Thread: Re: allowing extensions to control planner behavior

Re: allowing extensions to control planner behavior

From
Jeff Davis
Date:
On Mon, 2024-08-26 at 12:32 -0400, Robert Haas wrote:
> I think there are two basic approaches that are possible here. If
> someone sees a third option, let me know. First, we could allow users
> to hook add_path() and add_partial_path().

...

> The other possible approach is to allow extensions to feed some
> information into the planner before path generation and let that
> influence which paths are generated.

Preserving a path for the right amount of time seems like the primary
challenge for most of the use cases you raised (removing paths is
easier than resurrecting one that was pruned too early). If we try to
keep a path around, that implies that we need to keep parent paths
around too, which leads to an explosion if we aren't careful.

But we already solved all of that for pathkeys. We keep the paths
around if there's a reason to (a useful pathkey) and there's not some
other cheaper path that also satisfies the same reason.

Idea: generalize the idea of "pathkeys" to work for other reasons to
preserve a path.

Mechanically, a hint to use an index could work very similarly: come up
with a custom reason to keep a path around, such as "a hint suggests we
use index foo_idx for table foo", and assign it a unique number. If
there's another hint that says we should also use index bar_idx for
table bar, then that reason would get a different unique reason number.
(In other words, the number of reasons would not be fixed; there could
be one reason for each hint specified in the query, kind of like there
could be many interesting pathkeys for a query.)
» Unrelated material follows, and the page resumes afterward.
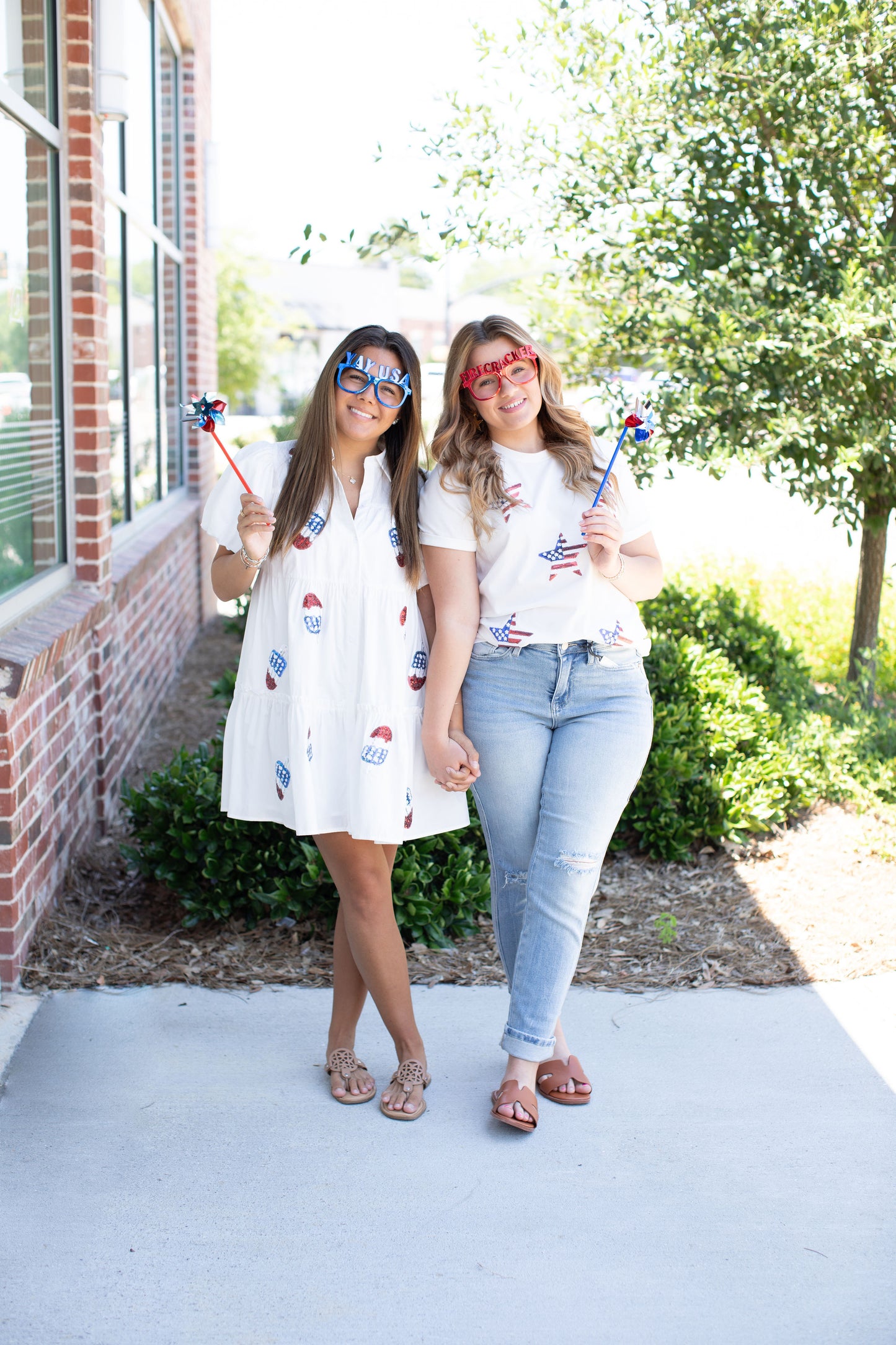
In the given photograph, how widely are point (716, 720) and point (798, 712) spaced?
30.0 inches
Each Path would have a "preserve_for_these_reasons" bitmapset holding
all of the non-cost reasons we are preserving that path. If two paths
have exactly the same set of reasons, then add_path() would only keep
the cheaper one.

We could get fancy and have a compare_reasons_hook that would allow you
to take two paths with the same reason and see if there are other
factors to consider that would cause both to still be preserved
(similar to pathkey length).

I suspect that we might see interesting applications of this mechanism
in core as well: for instance, track partition keys or other properties
relevant to parallelism. That could allow us to keep parallel-friendly
paths around and then decide later in the planning process whether to
actually parallelize them or not.


Once we've generalized the "reasons" mechnism, it would be easy enough
to have a hook to add reasons to a path as it's being generated to be
sure it's not lost. These hooks should probably be called in the
individual create_*_path() functions where there's enough context to
know what's happening. There could be many such hooks, but I suspect
only a handful of important ones.

This idea allows the extension author to preserve the right paths long
enough to use set_rel_pathlist_hook/set_join_pathlist_hook, which can
editorialize on costs or do its own pruning.

Regards,
    Jeff Davis




Re: allowing extensions to control planner behavior

From
Robert Haas
Date:
On Wed, Aug 28, 2024 at 4:29 PM Jeff Davis <pgsql@j-davis.com> wrote:
> Preserving a path for the right amount of time seems like the primary
> challenge for most of the use cases you raised (removing paths is
> easier than resurrecting one that was pruned too early). If we try to
> keep a path around, that implies that we need to keep parent paths
> around too, which leads to an explosion if we aren't careful.
>
> But we already solved all of that for pathkeys. We keep the paths
> around if there's a reason to (a useful pathkey) and there's not some
> other cheaper path that also satisfies the same reason.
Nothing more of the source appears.